### HOW TO COMPLETE THIS TASK
The listing below should be printed again word for word, without any images.

### COLLECTED MATERIAL
[Start of section]
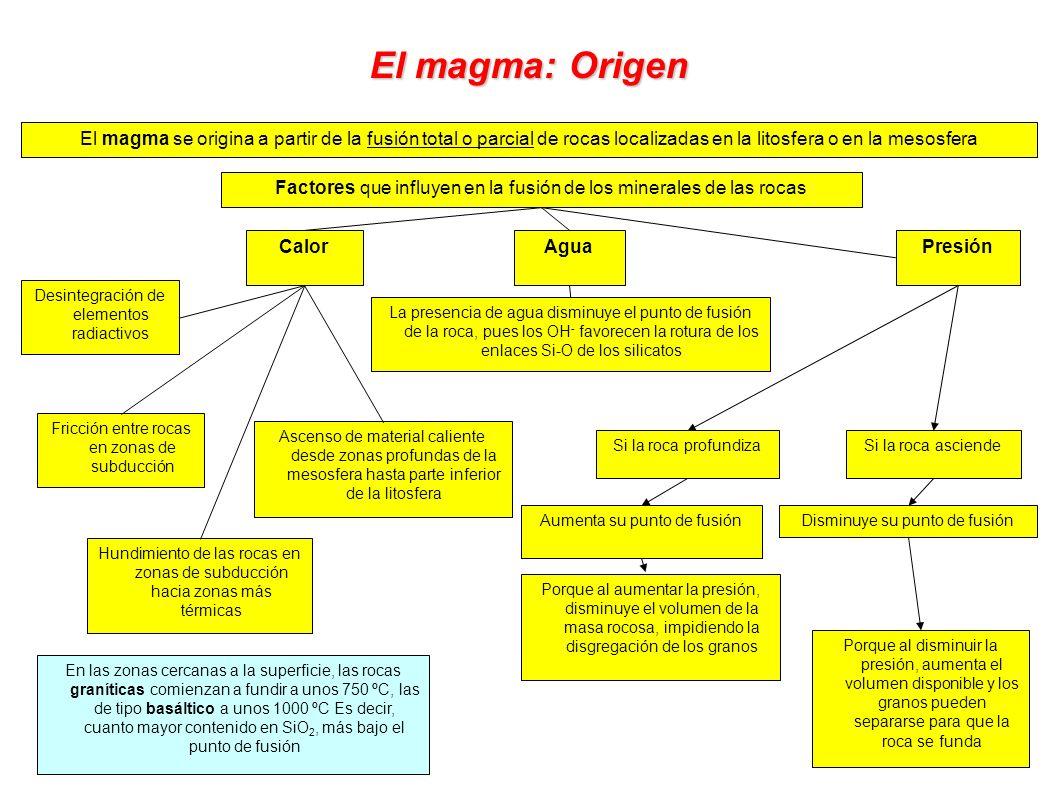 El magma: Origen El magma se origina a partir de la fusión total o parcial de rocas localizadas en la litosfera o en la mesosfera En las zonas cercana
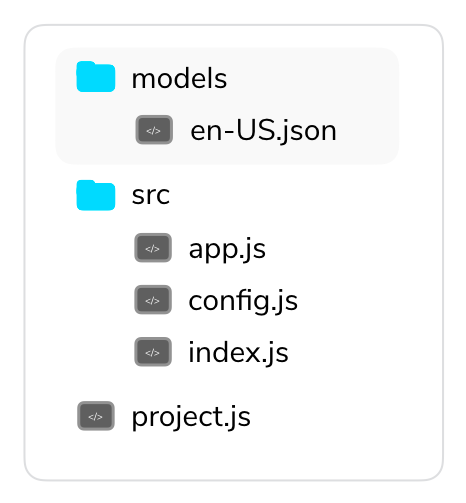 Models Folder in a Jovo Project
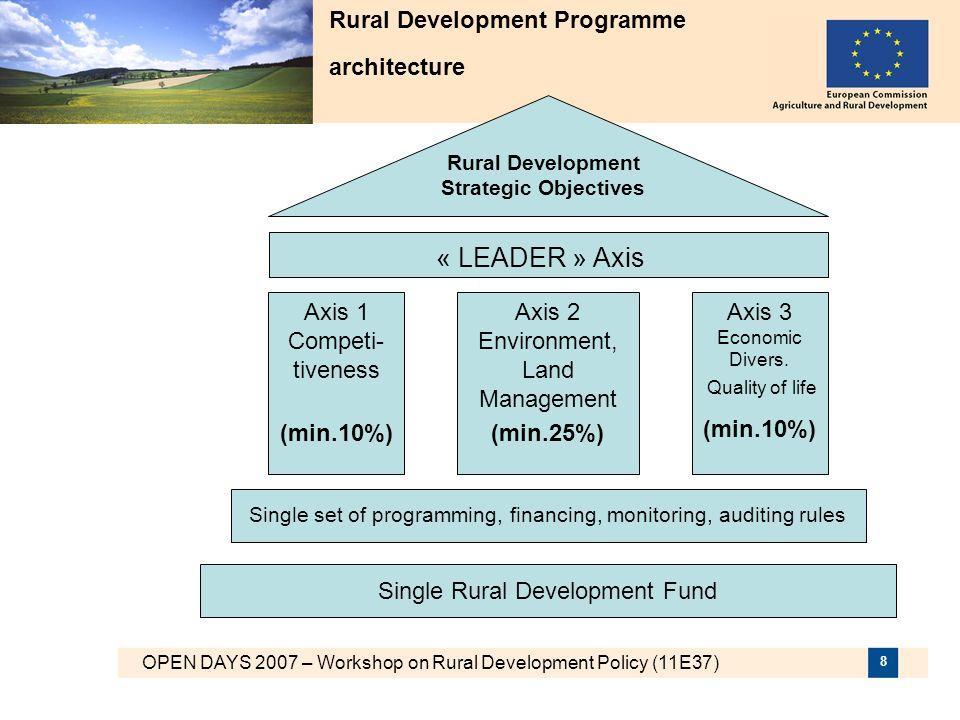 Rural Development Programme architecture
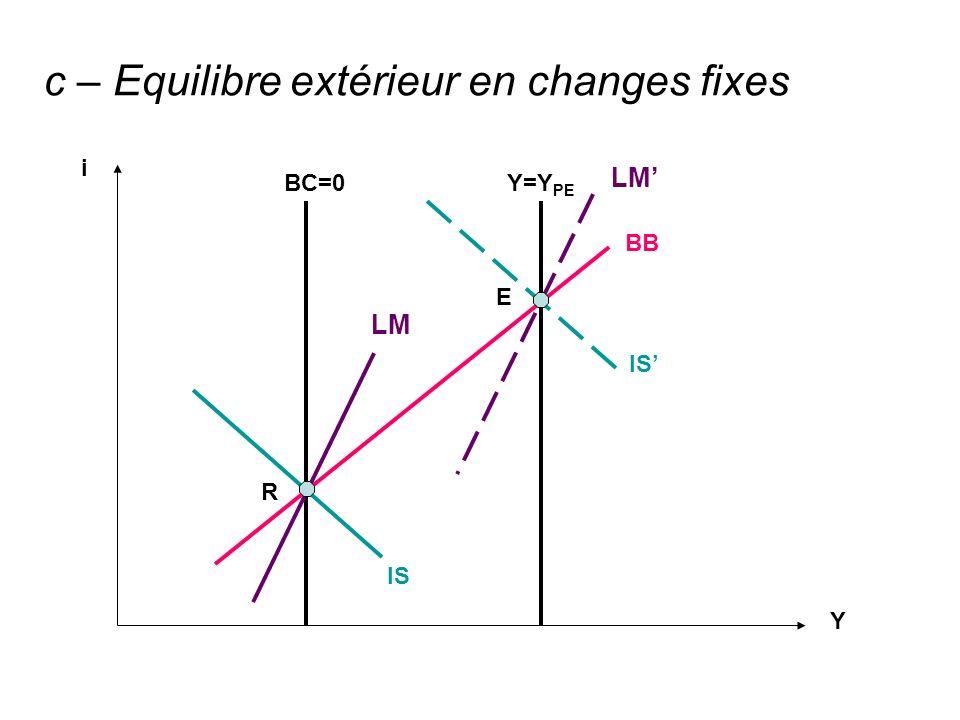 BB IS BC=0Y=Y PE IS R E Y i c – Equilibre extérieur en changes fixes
[End of section]
### SOLUTION TO THIS TASK
 El magma: Origen El magma se origina a partir de la fusión total o parcial de rocas localizadas en la litosfera o en la mesosfera En las zonas cercana
 Models Folder in a Jovo Project
 Rural Development Programme architecture
 BB IS BC=0Y=Y PE IS R E Y i c – Equilibre extérieur en changes fixes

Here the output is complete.